La procédure avait été lancée mi-février par le ministre avec l’envoi à l’association d’un argumentaire auquel GI avait jusqu’au 24 février pour répondre. Le décret de dissolution fait également état des « liens avec des groupuscules d’ultradroite dont Génération identitaire reçoit un soutien logistique et qui défendent une idéologie appelant à la discrimination, à la violence ou à la haine au nom de théories racialistes ou suprémacistes ».

Il y est encore noté que l’association a reçu des dons de Brenton Tarrant, l’auteur de l’attentat de Christchurch (Nouvelle-Zélande) qui a fait 51 morts en mars 2019. Lors de son audition, en avril 2019, par la commission d’enquête parlementaire sur les groupuscules d’extrême droite, l’ancien directeur de Tracfin Bruno Dalles avait affirmé que Brendon Tarrant était « membre bienfaiteur » de GI.

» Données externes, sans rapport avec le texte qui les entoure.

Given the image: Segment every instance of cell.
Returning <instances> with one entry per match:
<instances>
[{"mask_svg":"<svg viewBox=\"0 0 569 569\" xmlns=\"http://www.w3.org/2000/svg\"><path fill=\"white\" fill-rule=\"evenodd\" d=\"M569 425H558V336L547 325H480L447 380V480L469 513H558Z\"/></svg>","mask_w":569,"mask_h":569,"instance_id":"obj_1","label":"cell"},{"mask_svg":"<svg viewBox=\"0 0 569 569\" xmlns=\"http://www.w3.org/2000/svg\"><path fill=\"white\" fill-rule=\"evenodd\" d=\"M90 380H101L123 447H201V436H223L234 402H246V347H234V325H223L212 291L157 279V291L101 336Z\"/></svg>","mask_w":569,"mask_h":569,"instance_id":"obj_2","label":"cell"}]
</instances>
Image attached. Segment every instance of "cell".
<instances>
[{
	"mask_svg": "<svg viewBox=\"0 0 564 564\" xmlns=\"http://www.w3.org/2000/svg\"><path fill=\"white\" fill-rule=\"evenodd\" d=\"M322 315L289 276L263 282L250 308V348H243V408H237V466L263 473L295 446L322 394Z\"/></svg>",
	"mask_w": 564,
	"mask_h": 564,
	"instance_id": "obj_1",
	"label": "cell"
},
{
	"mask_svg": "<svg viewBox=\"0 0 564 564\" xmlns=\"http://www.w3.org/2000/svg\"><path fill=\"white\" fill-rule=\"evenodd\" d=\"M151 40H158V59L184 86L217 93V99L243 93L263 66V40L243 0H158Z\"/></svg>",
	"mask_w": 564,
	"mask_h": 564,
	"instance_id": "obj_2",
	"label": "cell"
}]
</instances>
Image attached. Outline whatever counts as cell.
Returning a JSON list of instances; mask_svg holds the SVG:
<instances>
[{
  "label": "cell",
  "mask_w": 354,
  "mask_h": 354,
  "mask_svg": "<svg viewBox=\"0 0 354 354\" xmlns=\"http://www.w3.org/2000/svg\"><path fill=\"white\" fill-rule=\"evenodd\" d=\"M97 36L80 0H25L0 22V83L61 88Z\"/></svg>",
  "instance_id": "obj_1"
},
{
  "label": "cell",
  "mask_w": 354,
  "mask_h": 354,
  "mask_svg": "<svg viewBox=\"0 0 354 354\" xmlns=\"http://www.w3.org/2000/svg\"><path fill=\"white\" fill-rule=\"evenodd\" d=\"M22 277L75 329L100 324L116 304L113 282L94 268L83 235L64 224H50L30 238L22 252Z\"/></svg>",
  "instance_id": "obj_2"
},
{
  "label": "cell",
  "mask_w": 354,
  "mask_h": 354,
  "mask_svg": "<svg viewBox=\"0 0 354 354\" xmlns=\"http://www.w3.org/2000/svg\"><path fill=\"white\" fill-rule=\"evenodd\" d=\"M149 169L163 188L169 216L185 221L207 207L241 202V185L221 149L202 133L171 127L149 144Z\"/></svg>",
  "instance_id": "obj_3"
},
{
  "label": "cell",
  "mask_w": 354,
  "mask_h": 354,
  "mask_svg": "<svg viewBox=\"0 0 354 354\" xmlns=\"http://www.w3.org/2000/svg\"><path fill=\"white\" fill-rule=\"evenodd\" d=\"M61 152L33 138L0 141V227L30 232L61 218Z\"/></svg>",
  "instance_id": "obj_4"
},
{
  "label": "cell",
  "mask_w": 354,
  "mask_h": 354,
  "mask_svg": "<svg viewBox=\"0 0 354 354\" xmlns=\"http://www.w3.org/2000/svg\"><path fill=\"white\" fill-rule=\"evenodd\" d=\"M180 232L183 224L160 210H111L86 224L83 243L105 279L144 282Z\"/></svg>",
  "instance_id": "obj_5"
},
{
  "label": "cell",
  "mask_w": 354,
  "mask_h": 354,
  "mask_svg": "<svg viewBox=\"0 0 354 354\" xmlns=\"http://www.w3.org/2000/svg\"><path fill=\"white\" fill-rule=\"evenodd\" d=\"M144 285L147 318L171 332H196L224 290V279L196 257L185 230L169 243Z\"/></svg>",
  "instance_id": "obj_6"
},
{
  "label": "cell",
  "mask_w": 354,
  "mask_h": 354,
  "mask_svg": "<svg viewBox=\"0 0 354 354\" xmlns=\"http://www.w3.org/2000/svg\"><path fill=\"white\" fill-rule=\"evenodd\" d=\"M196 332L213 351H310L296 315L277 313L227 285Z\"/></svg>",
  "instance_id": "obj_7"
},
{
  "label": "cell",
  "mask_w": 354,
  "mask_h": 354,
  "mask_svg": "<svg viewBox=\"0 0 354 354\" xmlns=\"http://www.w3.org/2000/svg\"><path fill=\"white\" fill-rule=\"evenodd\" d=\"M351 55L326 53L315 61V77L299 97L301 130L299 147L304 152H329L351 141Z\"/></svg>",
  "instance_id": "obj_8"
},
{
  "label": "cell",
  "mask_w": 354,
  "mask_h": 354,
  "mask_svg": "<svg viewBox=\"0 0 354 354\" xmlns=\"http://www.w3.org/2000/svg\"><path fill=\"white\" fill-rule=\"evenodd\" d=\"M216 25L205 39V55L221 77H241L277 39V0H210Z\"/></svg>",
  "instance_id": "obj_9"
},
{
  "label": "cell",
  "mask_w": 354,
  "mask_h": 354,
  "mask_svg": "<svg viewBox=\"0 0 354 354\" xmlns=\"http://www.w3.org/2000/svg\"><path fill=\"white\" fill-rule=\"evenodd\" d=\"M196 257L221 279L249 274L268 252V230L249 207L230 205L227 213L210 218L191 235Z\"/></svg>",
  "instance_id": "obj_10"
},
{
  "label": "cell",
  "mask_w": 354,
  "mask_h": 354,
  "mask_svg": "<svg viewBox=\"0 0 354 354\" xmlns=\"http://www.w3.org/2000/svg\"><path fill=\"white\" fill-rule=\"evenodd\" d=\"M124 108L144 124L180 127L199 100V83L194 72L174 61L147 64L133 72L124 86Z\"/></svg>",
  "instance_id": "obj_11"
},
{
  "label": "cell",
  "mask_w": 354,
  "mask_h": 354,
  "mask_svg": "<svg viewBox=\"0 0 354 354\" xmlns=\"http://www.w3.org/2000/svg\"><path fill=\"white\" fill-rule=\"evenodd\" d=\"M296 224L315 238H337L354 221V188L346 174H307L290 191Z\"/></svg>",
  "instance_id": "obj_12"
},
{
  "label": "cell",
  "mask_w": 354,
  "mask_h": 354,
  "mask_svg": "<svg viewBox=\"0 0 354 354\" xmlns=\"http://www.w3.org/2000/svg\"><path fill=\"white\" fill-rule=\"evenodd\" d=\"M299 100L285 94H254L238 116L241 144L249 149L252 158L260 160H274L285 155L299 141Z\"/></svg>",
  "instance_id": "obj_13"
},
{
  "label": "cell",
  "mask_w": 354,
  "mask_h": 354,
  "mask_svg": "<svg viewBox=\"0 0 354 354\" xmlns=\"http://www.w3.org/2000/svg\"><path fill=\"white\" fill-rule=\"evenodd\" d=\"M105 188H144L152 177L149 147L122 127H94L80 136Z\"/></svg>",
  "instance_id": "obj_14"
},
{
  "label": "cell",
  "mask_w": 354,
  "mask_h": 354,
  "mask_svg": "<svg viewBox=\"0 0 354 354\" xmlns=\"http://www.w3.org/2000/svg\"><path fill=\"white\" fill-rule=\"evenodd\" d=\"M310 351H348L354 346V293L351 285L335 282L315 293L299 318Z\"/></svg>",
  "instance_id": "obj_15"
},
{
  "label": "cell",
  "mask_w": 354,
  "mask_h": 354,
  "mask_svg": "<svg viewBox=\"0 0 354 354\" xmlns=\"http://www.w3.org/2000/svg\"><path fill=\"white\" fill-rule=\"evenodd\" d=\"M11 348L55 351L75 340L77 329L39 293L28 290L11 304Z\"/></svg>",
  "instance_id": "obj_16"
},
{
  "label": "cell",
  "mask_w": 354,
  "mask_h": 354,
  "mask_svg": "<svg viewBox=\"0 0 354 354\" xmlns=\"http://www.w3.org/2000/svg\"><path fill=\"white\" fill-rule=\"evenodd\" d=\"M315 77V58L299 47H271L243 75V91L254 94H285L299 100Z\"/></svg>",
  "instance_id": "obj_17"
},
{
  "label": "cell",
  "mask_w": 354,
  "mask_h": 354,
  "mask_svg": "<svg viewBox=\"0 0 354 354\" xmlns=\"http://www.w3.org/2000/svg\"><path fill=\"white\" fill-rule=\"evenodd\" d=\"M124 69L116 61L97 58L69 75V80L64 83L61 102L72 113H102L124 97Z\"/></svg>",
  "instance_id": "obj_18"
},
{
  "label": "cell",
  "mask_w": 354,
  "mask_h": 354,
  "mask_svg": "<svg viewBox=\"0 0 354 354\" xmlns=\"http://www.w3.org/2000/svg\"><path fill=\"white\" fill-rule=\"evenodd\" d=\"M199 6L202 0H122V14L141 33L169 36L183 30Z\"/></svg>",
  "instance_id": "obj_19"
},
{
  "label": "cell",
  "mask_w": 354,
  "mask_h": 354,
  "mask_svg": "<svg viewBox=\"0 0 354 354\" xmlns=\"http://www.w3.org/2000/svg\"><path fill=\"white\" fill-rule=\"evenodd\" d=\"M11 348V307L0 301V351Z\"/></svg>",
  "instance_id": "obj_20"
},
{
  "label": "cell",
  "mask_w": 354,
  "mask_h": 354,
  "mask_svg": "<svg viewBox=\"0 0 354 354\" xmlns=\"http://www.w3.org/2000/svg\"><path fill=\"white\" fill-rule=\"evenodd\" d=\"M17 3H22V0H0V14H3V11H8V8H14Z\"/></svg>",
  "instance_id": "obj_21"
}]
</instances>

La dissolution de Génération identitaire intervient alors que le ministère de l’Intérieur a, ces derniers mois, obtenu celle de trois associations décrites comme proches de la « mouvance islamiste » (CCIF, BarakaCity, et le collectif Cheikh Yassine) dans le sillage de l’assassinat de Samuel Paty en octobre 2020, et de celle du groupe ultranationaliste turc des « Loups gris ».